GOAL:
Rewrite every one of the items below with "double bass" changed to "cello" and everything else left as it is, and leave the pictures out.

PROVIDED MATERIAL:
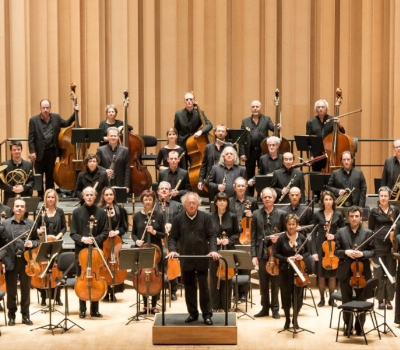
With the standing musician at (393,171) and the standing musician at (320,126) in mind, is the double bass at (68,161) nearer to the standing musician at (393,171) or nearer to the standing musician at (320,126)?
the standing musician at (320,126)

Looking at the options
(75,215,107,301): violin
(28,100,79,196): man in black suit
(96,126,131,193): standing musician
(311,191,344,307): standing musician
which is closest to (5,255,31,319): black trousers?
(75,215,107,301): violin

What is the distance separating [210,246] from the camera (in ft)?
29.9

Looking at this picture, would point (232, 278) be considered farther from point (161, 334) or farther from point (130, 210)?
point (130, 210)

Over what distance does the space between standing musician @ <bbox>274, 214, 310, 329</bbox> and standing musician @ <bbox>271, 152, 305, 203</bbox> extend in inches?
59.6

EXERCISE ANSWER:
With the standing musician at (393,171) and the standing musician at (320,126) in mind, is the cello at (68,161) nearer to the standing musician at (393,171) or nearer to the standing musician at (320,126)?
the standing musician at (320,126)

Looking at the options
(75,215,107,301): violin
(28,100,79,196): man in black suit
(96,126,131,193): standing musician
(311,191,344,307): standing musician
which is closest to (5,255,31,319): black trousers?
(75,215,107,301): violin

What is the distance separating [210,246] from the camera (in ft)?
29.9

Looking at this picture, would point (232, 278) be considered farther from point (161, 334) or farther from point (130, 210)?
point (130, 210)

Over what distance does the space between standing musician @ <bbox>274, 214, 310, 329</bbox> and standing musician @ <bbox>271, 152, 305, 203</bbox> extend in inches?
59.6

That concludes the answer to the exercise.